1 Randolph virus case attributed to community spread
ELKINS — With the number of COVID-19 cases continuing to rise in the Mountain State, Randolph County’s numbers appear to be on an even keel, with a bulk of the 201 confirmed cases to date coming from the now-contained outbreak at Huttonsville Correctional Center.
However, one current case appears to be attributable to community spread, a local health official said Tuesday.
One hundred and forty of Randolph County’s cases were related to the prison, officials said. There are currently six active cases in Randolph County, three of whom are currently hospitalized, with one person in an intensive care unit.
The Randolph County Health Department is working vigorously to help control and contain any new cases that arise.
“We keep up with those infected and everyone they’ve been around,” said Randolph-Elkins Health Department Infectious Disease Specialist Bonnie Woodrum. “If we have someone that has tested positive, we attempt to track where it came from, then look at their workplace or where they go to school. Then we reach out to anyone they may have been around.”
Woodrum said several of the cases in Randolph County can be traced to destinations other than the immediate area.
“It only takes one person coming from the beach or somewhere else for others to contract COVID-19,” she said. “We had two cases we tracked back from Morgantown. And it wasn’t folks going out to the bars or anything like that, it was people that had gone there for appointments and simply stopped somewhere to get something to eat.

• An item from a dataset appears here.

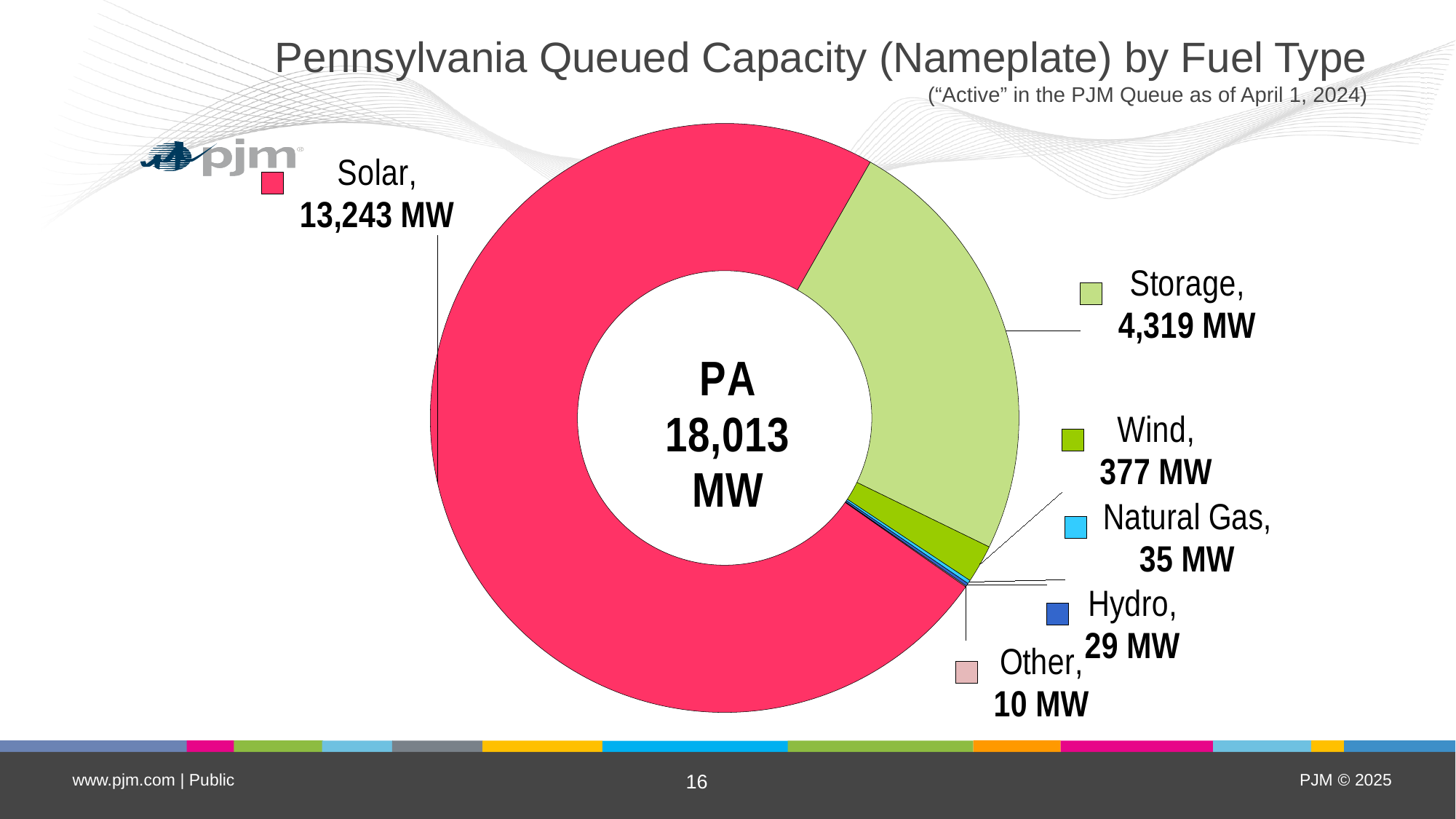
What is the queued capacity for Natural Gas? 35 MW What total queued capacity is shown in the center of the chart? 18,013 MW Which fuel type has the largest queued capacity? Solar Which has more queued capacity, Natural Gas or Hydro? Natural Gas What is the difference in queued capacity between Solar and Storage? 8,924 MW What kind of chart is shown on the slide? Doughnut chart Which fuel type has the smallest queued capacity? Other How many fuel types are shown in the chart? 6 What is the queued capacity for Solar? 13,243 MW What is the queued capacity for Wind? 377 MW What is the queued capacity for Hydro? 29 MW What is the queued capacity for Storage? 4,319 MW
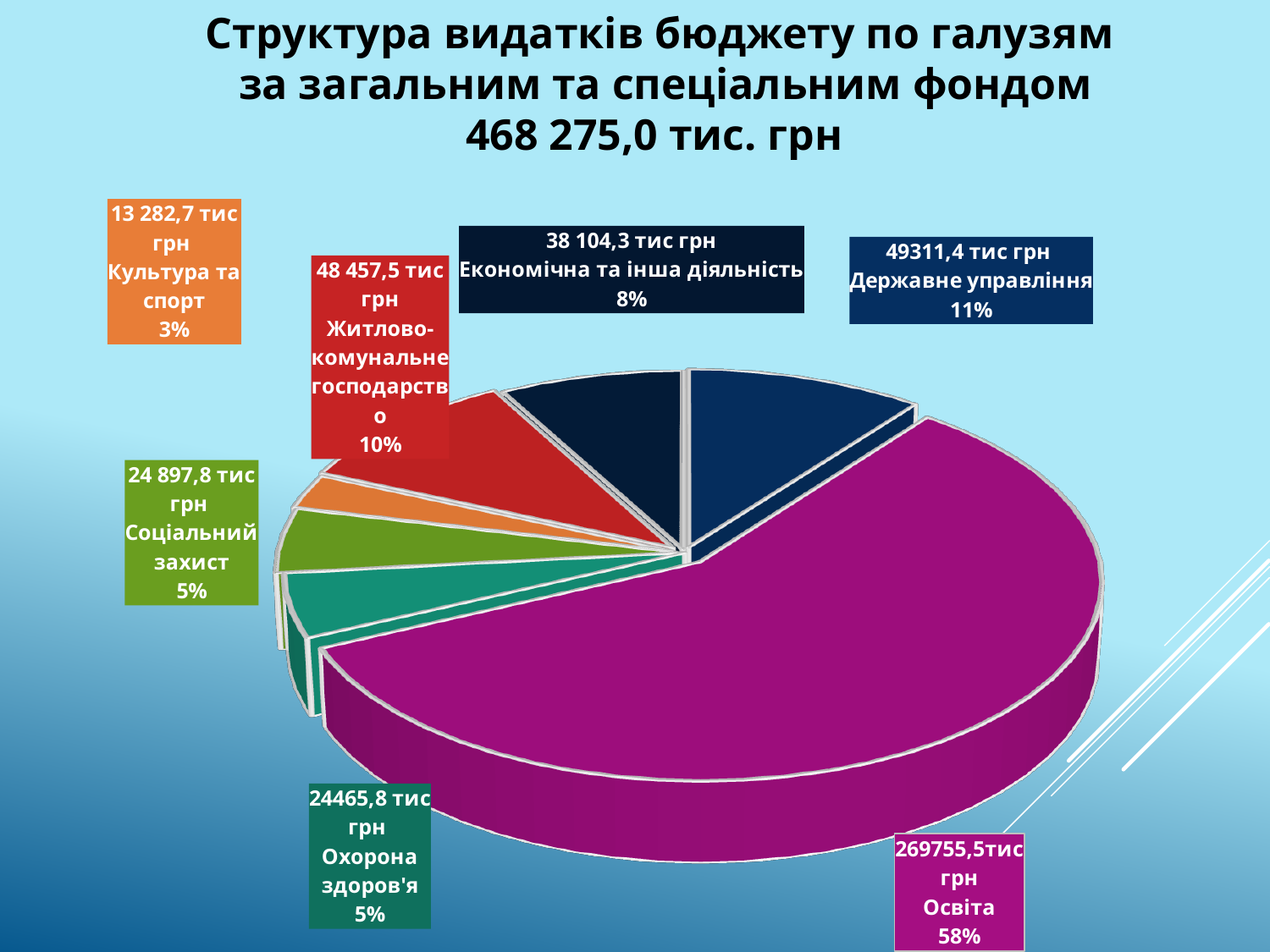
What is the value for Соціальний захист? 24 897,8 тис грн What is the value for Освіта? 269755,5 тис грн What kind of chart is shown on the slide? pie chart What is the difference in percentage points between the share for Освіта and the share for Державне управління? 47% What percentage is shown for Житлово-комунальне господарство? 10% What is the value for Державне управління? 49311,4 тис грн Which category has the smallest slice of the pie? Культура та спорт How many slices does the pie chart have? 7 What share of the pie does Освіта represent? 58% What total amount is stated in the chart title? 468 275,0 тис. грн Which category has the largest slice of the pie? Освіта Which is larger, the value for Державне управління or the value for Житлово-комунальне господарство? Державне управління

“Then we had one case in the county where a boy’s girlfriend had gone to the beach, contracted it and came back and went canoeing with him. He then got it and the rest of his family as well.”
Health department officials also believe another active Randolph County case can be attributed to community spread. Woodrum said the woman told officials the only place she could recall being at where people were not wearing masks was when she went out to eat locally.
Woodrum said she can’t stress enough the importance of people wearing a mask when out in public and around others.
“Everybody should be wearing a mask,” she explained. “Everyone wants COVID-19 to go just away without any effort. Well, it doesn’t take much effort to put a mask on and wear it.”
There have been no reported deaths in Randolph County to date.
The number of coronavirus-related deaths in West Virginia grew to 108 on Tuesday after two woman, an 83-year-old from Wood County and a 47-year-old from Berkeley County, lost their battle with COVID-19.
The number of cumulative cases in the state, which is currently 6,119, was at just 1,093 three months ago on April 28.